● Passage

»»

If the court sides with Sandifer, workers in industries such as steel or other heavy-industry manufacturers and even food processing could be compensated for the time they spend changing into and out of protective equipment on the work site.
But the case is also significant in a broader sense, as it is seen as a challenge to the legitimacy of some Labor Department policies.
Marc Zimmerman, who is a partner at New York law firm Phillips Nizer, said the most interesting part of the case is that the Labor Department has told the Supreme Court not to rely on the 2010 administrator opinion regarding what constitutes clothes.
The result of the case “will be the Supreme Court’s determination what, if any, deference should be given by courts to the Department of Labor’s administrative interpretations and their opinion letters,” Zimmerman said.
More Employment Cases on the Horizon
Lawson v. FMR LLC
Issue: Whether an employee of a privately held contractor or subcontractor of a public company is protected from retaliation by Section 806 of the Sarbanes-Oxley Act.
Significance: Courts have traditionally interpreted the language of Section 806 of Sarbanes-Oxley to exclude the employees of privately held contractors from whistle-blower protection under the act. The U.S. Supreme Court seeks to determine if that interpretation is correct and could decide whether those employees are due whistle-blower protection from retaliation under Sarbanes-Oxley.
The court could determine it would “be more effective, promote more confidence in public companies, if whistle-blowing was encouraged as broadly as possible. But the court may find that’s not what the statute says, and then it would be up to Congress to fix the statute if it disagreed,” said Bill Allen, a shareholder in the law firm Littler Mendelson in Washington, D.C.
Madigan v. Levin
Issue: Whether the 7th Circuit erred in holding, in an acknowledged departure from the rule in at least four other circuits, that state and local government employees may avoid the federal Age Discrimination in Employment Act’s comprehensive remedial regime by bringing age-discrimination claims directly under the Equal Protection Clause and U.S. Code.
Significance: State and local governments are immune to age discrimination claims under the act. Harvey Levin, a former assistant attorney general of Illinois, was terminated from his position in 2006. He sued the state, alleging age discrimination under the Equal Protection Clause of the 14th Amendment to the Constitution.
According to employment law experts, a decision in favor of Levin would allow state and local government employees to use the 14th Amendment to support claims of age discrimination.
Evaluating Things of Value
Another case on the court’s docket that could affect organized labor is Unite Here Local 355 v. Mulhall. In this lawsuit, the court essentially seeks to determine what constitutes a “thing of value” under the federal Labor Management Relations Act.
When Unite Here Local 355 tried to organize the workers of Mardi Gras Gaming, the owner of a casino and dog-racing track in Hallandale Beach, Florida, the company promised the union it would remain neutral in the labor-organizing campaign. Likewise, the union promised it would not disturb the company’s labor peace during the campaign by refraining from inciting strikes, for example.

««

● Listing
»»

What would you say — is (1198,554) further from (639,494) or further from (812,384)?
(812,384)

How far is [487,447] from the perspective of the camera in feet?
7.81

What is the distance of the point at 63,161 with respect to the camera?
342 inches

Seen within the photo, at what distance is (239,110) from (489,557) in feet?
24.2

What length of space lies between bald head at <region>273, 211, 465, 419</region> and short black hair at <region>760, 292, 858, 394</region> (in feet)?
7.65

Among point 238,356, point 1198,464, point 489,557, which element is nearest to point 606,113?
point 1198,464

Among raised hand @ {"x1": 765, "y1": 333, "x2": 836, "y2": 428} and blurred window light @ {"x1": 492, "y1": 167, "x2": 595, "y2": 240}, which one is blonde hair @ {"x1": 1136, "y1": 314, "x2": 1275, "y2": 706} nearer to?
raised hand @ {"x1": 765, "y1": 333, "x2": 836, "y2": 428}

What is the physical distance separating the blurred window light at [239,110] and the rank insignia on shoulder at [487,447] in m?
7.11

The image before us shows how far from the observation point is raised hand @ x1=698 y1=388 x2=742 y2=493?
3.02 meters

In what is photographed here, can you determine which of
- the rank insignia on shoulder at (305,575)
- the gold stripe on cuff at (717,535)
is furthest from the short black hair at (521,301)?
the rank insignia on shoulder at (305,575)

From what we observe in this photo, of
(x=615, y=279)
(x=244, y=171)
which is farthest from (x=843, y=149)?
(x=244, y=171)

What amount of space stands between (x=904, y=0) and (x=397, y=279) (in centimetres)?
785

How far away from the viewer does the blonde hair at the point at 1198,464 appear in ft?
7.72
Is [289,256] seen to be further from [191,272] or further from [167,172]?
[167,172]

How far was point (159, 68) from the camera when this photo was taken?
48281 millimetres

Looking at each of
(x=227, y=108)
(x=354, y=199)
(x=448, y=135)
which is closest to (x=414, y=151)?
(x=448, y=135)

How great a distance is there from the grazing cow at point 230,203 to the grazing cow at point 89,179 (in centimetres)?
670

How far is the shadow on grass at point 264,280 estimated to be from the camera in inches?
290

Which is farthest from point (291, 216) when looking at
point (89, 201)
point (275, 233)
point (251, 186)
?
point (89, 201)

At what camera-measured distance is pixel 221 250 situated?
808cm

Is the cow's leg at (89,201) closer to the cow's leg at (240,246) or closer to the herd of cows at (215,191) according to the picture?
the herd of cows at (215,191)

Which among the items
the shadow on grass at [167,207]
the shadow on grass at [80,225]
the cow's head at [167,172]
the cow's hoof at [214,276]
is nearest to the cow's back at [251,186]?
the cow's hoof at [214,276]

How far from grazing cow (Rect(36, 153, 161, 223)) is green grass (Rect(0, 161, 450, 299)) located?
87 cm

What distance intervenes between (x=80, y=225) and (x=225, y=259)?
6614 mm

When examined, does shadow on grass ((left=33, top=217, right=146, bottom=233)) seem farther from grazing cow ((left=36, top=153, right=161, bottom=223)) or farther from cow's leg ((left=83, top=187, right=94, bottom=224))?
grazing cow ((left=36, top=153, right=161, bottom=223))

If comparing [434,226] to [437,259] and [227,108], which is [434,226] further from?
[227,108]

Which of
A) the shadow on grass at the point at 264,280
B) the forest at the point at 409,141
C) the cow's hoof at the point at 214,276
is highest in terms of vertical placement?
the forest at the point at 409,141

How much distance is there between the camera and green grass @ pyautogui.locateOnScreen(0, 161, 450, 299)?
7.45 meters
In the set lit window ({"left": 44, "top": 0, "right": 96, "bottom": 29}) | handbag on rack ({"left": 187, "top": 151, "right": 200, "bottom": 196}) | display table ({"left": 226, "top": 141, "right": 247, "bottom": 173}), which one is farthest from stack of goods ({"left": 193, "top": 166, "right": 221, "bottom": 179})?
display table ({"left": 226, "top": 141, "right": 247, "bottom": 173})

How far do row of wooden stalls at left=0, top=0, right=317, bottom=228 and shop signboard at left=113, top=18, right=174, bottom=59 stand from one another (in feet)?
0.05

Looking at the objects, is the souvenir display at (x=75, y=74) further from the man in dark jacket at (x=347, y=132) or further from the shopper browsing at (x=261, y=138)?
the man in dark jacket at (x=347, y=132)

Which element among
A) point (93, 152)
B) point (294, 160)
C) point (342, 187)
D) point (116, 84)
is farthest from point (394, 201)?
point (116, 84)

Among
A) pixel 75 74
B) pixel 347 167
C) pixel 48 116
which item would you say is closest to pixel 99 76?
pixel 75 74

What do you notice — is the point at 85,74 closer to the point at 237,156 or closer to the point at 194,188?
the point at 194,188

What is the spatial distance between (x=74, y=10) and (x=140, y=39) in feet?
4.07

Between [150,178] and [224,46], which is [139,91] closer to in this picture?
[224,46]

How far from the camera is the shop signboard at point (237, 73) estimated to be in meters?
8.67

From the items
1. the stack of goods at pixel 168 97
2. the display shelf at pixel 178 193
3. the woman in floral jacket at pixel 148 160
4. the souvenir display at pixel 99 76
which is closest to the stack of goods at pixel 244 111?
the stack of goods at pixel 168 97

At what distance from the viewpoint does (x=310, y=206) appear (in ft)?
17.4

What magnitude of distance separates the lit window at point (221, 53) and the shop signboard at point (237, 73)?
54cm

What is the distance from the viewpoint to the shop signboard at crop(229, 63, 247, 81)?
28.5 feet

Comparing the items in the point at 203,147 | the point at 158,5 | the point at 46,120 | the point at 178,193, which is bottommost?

««

● Tasks to complete
[1] Swap "opinion letters" for "guidance letters" in the employment-law passage between "The result of" and "the Sarbanes-Oxley Act.", inclusive, and give that stretch with the change made.
[2] Reproduce the records between the lines holding "What distance intervenes" and "7.45 meters", inclusive, and give nothing else.

● Task results
[1]
The result of the case “will be the Supreme Court’s determination what, if any, deference should be given by courts to the Department of Labor’s administrative interpretations and their guidance letters,” Zimmerman said.
More Employment Cases on the Horizon
Lawson v. FMR LLC
Issue: Whether an employee of a privately held contractor or subcontractor of a public company is protected from retaliation by Section 806 of the Sarbanes-Oxley Act.

[2]
What distance intervenes between (x=80, y=225) and (x=225, y=259)?
6614 mm

When examined, does shadow on grass ((left=33, top=217, right=146, bottom=233)) seem farther from grazing cow ((left=36, top=153, right=161, bottom=223)) or farther from cow's leg ((left=83, top=187, right=94, bottom=224))?
grazing cow ((left=36, top=153, right=161, bottom=223))

If comparing [434,226] to [437,259] and [227,108], which is [434,226] further from?
[227,108]

Which of
A) the shadow on grass at the point at 264,280
B) the forest at the point at 409,141
C) the cow's hoof at the point at 214,276
is highest in terms of vertical placement?
the forest at the point at 409,141

How much distance is there between the camera and green grass @ pyautogui.locateOnScreen(0, 161, 450, 299)?
7.45 meters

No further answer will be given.